__Reading text__:
========================================

- Diocese: Diocese of Oxford
- In office: 2021–present
- Other post: Archdeacon of The Meon (2011–2021)

Orders
- Ordination: 1997 (deacon) 1998 (priest)
- Consecration: 14 April 2021 by Sarah Mullally

Personal details
- Born: Gavin Andrew Collins 31 December 1966 (age 59)
- Denomination: Anglicanism
- Alma mater: Trinity Hall, Cambridge College of Law, Guildford Trinity College, Bristol

= Gavin Collins =

British Anglican bishop (born 1966)

Gavin Andrew Collins (born 31 December 1966) is a British Anglican bishop. He has been Bishop of Dorchester, an area bishop in the Diocese of Oxford, since 14 April 2021. From 2011 to 2021, he had been Archdeacon of The Meon in the Diocese of Portsmouth in Hampshire.

==Early life and education==
Collins was born on 31 December 1966, and grew up in Sussex, England. He was educated at Sackville School, a comprehensive school in East Grinstead. He read law at Trinity Hall, Cambridge, graduating with a Bachelor of Arts (BA) degree in 1989, automatically progressing to a Master of Arts (MA Cantab) in 1993. While at Cambridge University, he served as prayer secretary of the Cambridge Inter-Collegiate Christian Union.

Having attended the College of Law, Guildford, he qualified as a solicitor and worked in the City of London. He left his legal career to train for ordination at Trinity College, Bristol, an evangelical Anglican theological college. He graduated with another BA in 1996 and a postgraduate Master of Arts (MA) degree in 1997.

==Ordained ministry==
Collins was ordained in the Church of England as a deacon in 1997 and as a priest in 1998. He served his curacy at St Barnabas, Cambridge from 1997 to 2002. From 2002 to 2011, Vicar of Christ Church, Chorleywood, a conservative evangelical church in the Diocese of St Albans. He was additionally rural dean of Rickmansworth from 2006 to 2011. In 2009, he became an honorary canon of St Albans Cathedral. On 11 September 2011, Collins was collated as the second Archdeacon of The Meon at Portsmouth Cathedral.

========================================

__Dataset content__:
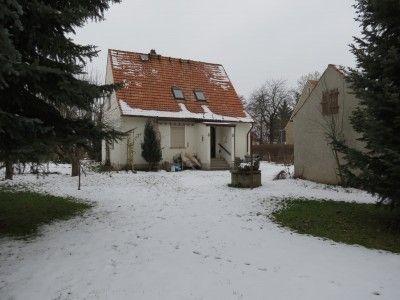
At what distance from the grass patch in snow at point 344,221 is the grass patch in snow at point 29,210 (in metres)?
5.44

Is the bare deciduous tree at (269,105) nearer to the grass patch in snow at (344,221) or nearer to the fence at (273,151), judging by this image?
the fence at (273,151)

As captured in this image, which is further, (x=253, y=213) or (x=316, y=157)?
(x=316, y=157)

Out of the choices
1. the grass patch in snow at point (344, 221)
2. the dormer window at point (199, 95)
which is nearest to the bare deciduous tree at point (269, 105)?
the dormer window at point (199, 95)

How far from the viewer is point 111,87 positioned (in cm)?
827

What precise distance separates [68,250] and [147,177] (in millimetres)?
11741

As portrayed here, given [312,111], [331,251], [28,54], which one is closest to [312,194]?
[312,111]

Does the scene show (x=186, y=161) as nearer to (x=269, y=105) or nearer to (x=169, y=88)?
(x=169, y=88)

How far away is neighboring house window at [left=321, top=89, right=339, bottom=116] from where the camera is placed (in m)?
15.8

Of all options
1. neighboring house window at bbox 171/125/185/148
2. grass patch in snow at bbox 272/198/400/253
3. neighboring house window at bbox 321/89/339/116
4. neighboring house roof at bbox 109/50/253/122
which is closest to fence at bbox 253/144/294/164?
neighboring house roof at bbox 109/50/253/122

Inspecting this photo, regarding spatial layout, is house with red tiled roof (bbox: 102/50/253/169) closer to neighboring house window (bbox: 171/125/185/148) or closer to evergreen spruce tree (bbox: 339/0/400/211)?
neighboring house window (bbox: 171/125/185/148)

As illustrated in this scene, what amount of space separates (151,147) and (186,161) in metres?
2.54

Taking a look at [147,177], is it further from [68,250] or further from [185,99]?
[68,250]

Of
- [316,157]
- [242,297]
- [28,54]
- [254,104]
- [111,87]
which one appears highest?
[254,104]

========================================

__Task prompt__:
Continue the biography of Gavin Collins from its last sentence.

__Output for this task__:
Collins has been a member of the General Synod of the Church of England since 2013. He is one of the convenors of the Evangelical Forum, an open evangelical addition to the Synods' evangelical groupings. He contributed a chapter to Journeys in Grace and Truth: Revisiting Scripture and Sexuality, a book of essays from Anglican evangelicals who hold a positive view of same-sex relationships.

===Episcopal ministry===
Collins's appointment as the next Bishop of Dorchester, the area bishop for the whole county of Oxfordshire outside the cathedral city itself, was announced in November 2020. Due to the COVID-19 pandemic, his consecration as a bishop was postponed from 28 January, and instead he was licensed as episcopal vicar for the area ad interim; a role more common in the Roman Catholic Church and almost unique in the Church of England. His consecration was planned for 12 April, but because of the death of Prince Philip, Duke of Edinburgh that weekend, the service was held privately at Lambeth Palace on 14 April 2021 with a limited congregation under COVID restrictions, and it was not live-streamed. He was consecrated a bishop by Sarah Mullally, Bishop of London, in a service which began at 9:45am.

===Views===
In November 2022, Collins endorsed Steven Croft's call that clergy in the Church of England should be free to bless or marry same-sex partners and to enter into a same-sex marriage themselves; this is in contrast to the Church's current official position.

In November 2023, he was one of 44 Church of England bishops who signed an open letter supporting the use of the Prayers of Love and Faith (i.e. blessings for same-sex couples) and called for "Guidance being issued without delay that includes the removal of all restrictions on clergy entering same-sex civil marriages, and on bishops ordaining and licensing such clergy".

==Family==
He is married to Christina and they have three children. He has a twin brother who is an Elder in the Baptist Church and a sister who is a Methodist Lay preacher.

==Selected works==
- Gavin Collins (2016). "Journeys in grace and truth: revisiting scripture and sexuality"

==Styles==
- The Reverend Gavin Collins (1998–2009)
- The Reverend Canon Gavin Collins (2009–2010)
- The Venerable Gavin Collins (2011–2021)
- The Right Reverend Gavin Collins (2021–present)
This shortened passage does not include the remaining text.